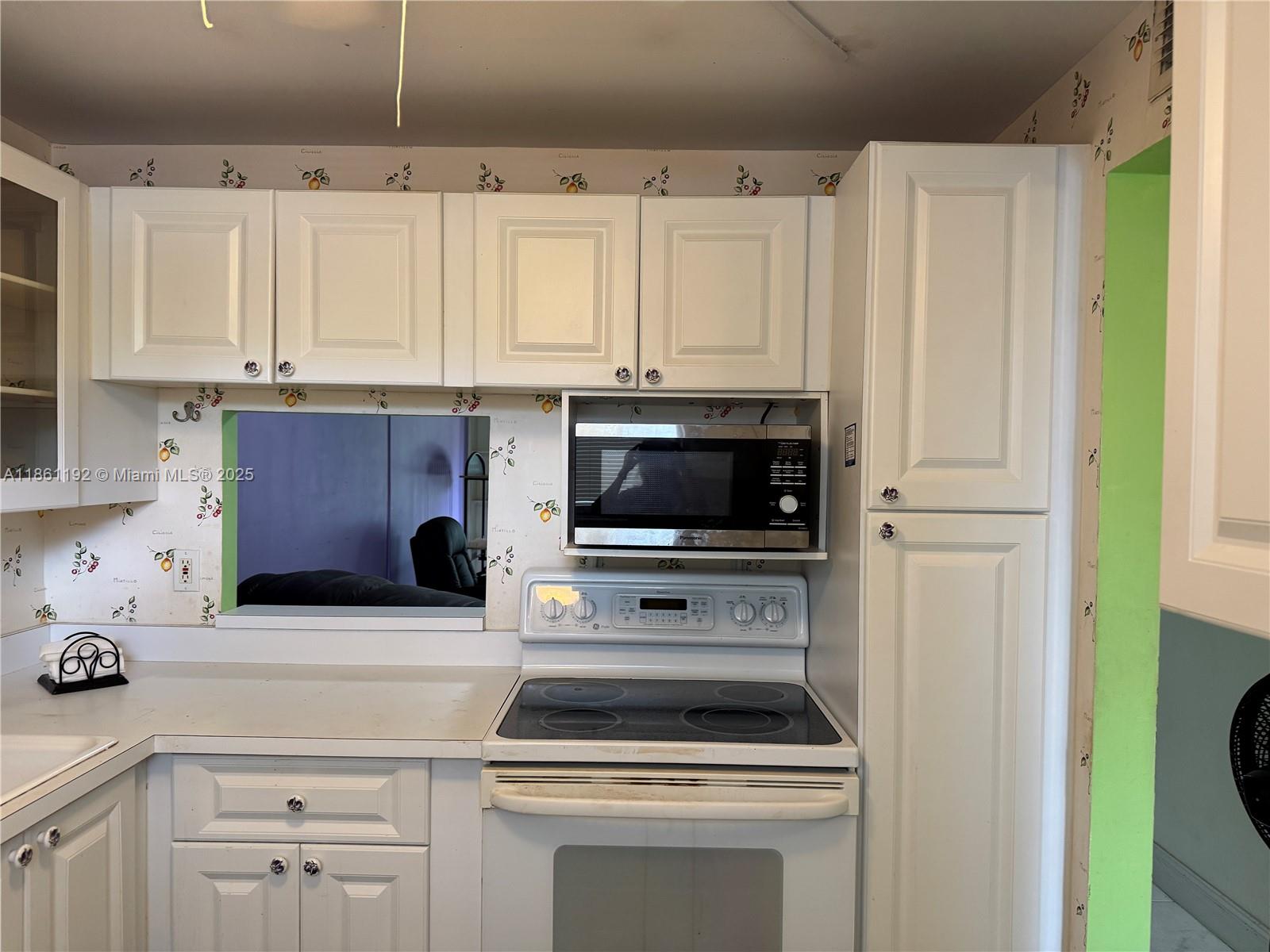 3090 Holiday Springs Boulevard, Unit 206 Margate, FL 33063 - Photo 40 of 41 a kitchen with white cabinets and appliances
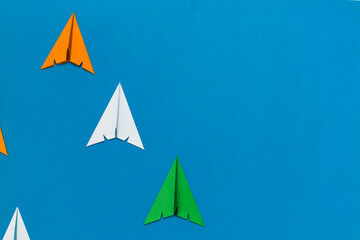 Indian tricolor paper rocket crafts isolated on blue background. Space for text. 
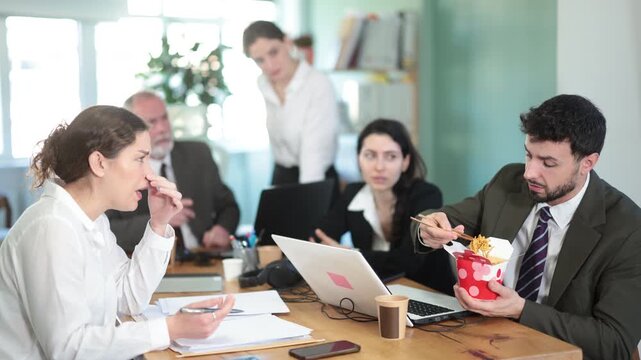 Positive young man office worker eating food at workplace, while other co-workers unhappy and continue to work in bright office of large business company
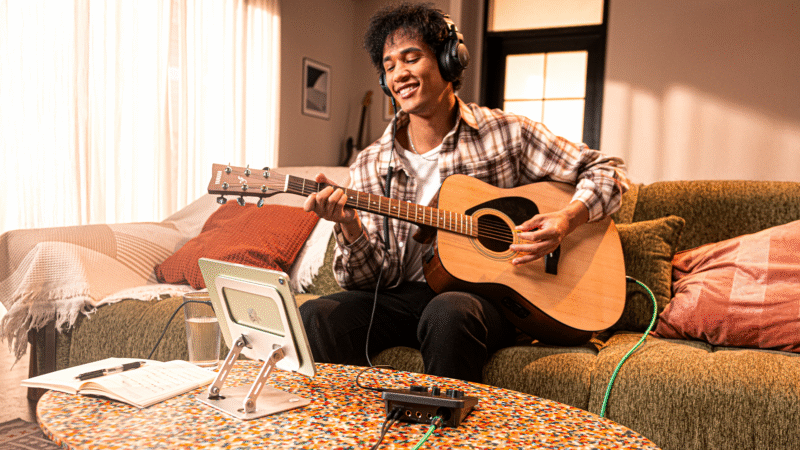 A young person sits on a couch wearing headphones and playing an acoustic guitar. In front of them is a tablet on a stand, a notebook with a pen, and audio equipment on a colorful table.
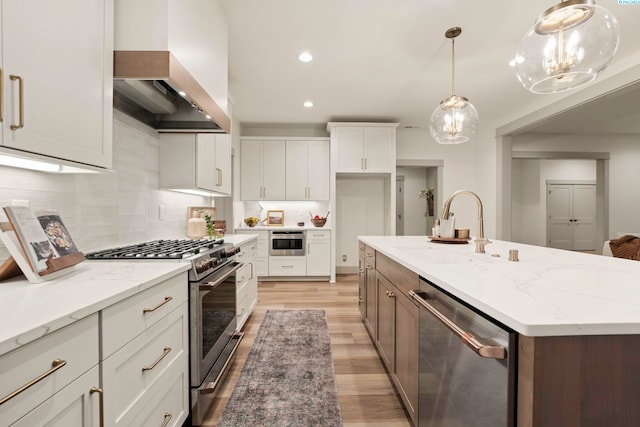 kitchen featuring custom exhaust hood, white cabinetry, appliances with stainless steel finishes, an island with sink, and pendant lighting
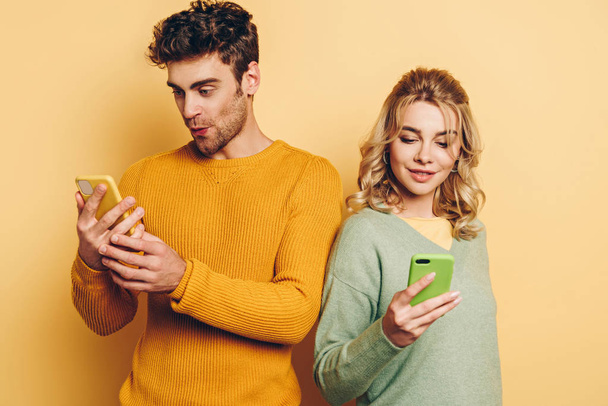 coppia positiva e attenta che chatta su smartphone su sfondo giallo
 - Foto, immagini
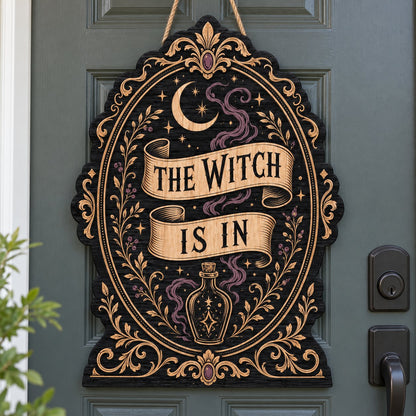 Gothic plaque sign reading "THE WITCH IS IN" with crescent moon, stars, purple smoke, potion bottle and ornate filigree 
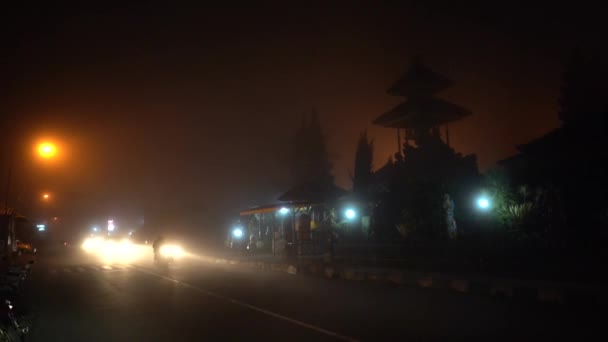 Voiture et motos conduisent dans le brouillard le long de la route en montagne, la nuit. Très mauvaise visibilité sur la voie en raison d'une épaisse brume, vue latérale. Conduites de voitures particulières avec phares dans la brume dangereuse autoroute couverte Vidéo De Stock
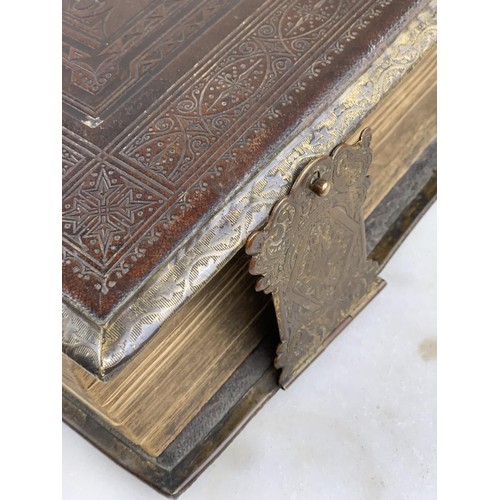 388 - A LARGE ANTIQUE ILLUSTRATED BIBLE WITH ORNATE CHASED LEATHER COVER AND BRASS BINDING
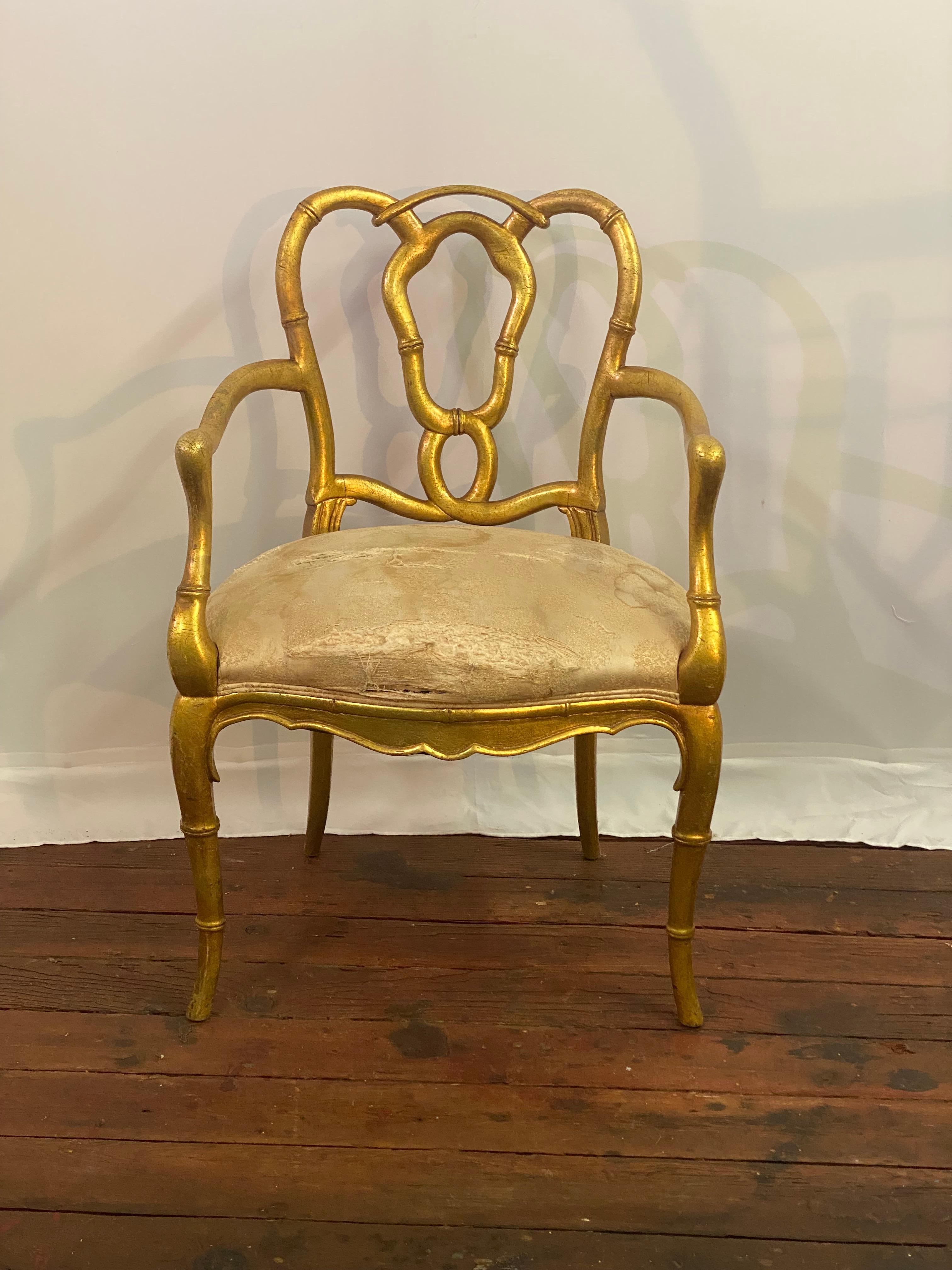Ein eleganter, vergoldeter Stuhl aus Bambusimitat mit gepolstertem Sitz. Die Merkmale des Einzelstuhls  ein wunderschön geschnitzter, durchbrochener Rückenrahmen mit einer sehr dramatischen Armlehne. Warme Patina auf der Vergoldung. Möglicherweise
##########
### REQUIRED WORK
The lines wanted run from the first one in the material above through the line containing "Indian tricolor paper"; give them again exactly, leaving out the pictures.

### TASK RESULT
 3090 Holiday Springs Boulevard, Unit 206 Margate, FL 33063 - Photo 40 of 41 a kitchen with white cabinets and appliances
 Indian tricolor paper rocket crafts isolated on blue background. Space for text. 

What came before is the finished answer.